哲晴は、声も出ないまま、暫くの間ただただ見つめる。
「どう?」
じっと見つめられ続けるのが息苦しくて、沈黙を打ち破る為に、大日向は聞いた。
「ん、ああ…、綺麗だ」
「な、何を言い出すんだ。いきなり」
ポツリと漏れた哲晴の本音に、目を白黒させてそう返す大日向の頬は、ほんのりと薔薇色に染まっていた。
「ご、ごめん。でも、本当にそう思ったから」
哲晴もサッと頬を赤らめる。
コーヒーを一口すすって落ちつきを取り戻すと、彼女はスッと、テーブルの上に鋭い爪の生えた手をかざす。
「ね、見て」
影が、ない。すっかり日が陰り、鏡となった窓にも彼女の姿は映らなくなっていた。
「“あり得ないもの”だろ?」
そう言い終わると、スウッと窓の鏡に、寂しげな普通の少女が戻ってきた。
「鏡に映らないってことは、ひょっとして大日向さんは、その…吸血鬼、なのか」
「そう」
目を伏せて答え、それから哲晴の心を察してか、付け加える。
「あ、でも安心して。

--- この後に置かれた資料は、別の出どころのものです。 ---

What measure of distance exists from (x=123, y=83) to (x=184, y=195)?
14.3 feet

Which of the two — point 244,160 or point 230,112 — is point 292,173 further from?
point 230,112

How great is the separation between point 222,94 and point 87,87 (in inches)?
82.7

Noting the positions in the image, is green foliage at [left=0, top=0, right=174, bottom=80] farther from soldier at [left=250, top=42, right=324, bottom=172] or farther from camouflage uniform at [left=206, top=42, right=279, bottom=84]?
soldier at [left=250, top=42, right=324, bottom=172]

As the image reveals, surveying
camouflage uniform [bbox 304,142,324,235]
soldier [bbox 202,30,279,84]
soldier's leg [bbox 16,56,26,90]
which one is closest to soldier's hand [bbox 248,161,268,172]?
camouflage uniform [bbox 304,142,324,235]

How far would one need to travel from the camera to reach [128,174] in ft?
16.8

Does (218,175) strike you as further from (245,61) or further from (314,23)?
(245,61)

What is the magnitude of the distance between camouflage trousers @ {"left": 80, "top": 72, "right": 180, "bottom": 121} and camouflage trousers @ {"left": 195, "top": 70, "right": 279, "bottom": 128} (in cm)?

ボクは人間の血は吸わないよ」
まるでそれを証明するかのように、コーヒーを一口啜る。
「それから、ボクの事は“真紀”でいいよ。さん付けもいらない。できれば呼び捨てにしてよ」
そしてふと思い出したように尋ねた。
「そう言えば、キミの名前はまだ聞いてなかったよね。良かったら、教えてくれない?」
一瞬、名前を教えて良いものか迷ったが、そもそも面も素性も割れてることに気付いた。
「中沢哲晴。哲学の哲に晴れるで“哲晴”」
「ありがと」
微かに、真紀の表情が緩んだ気がした。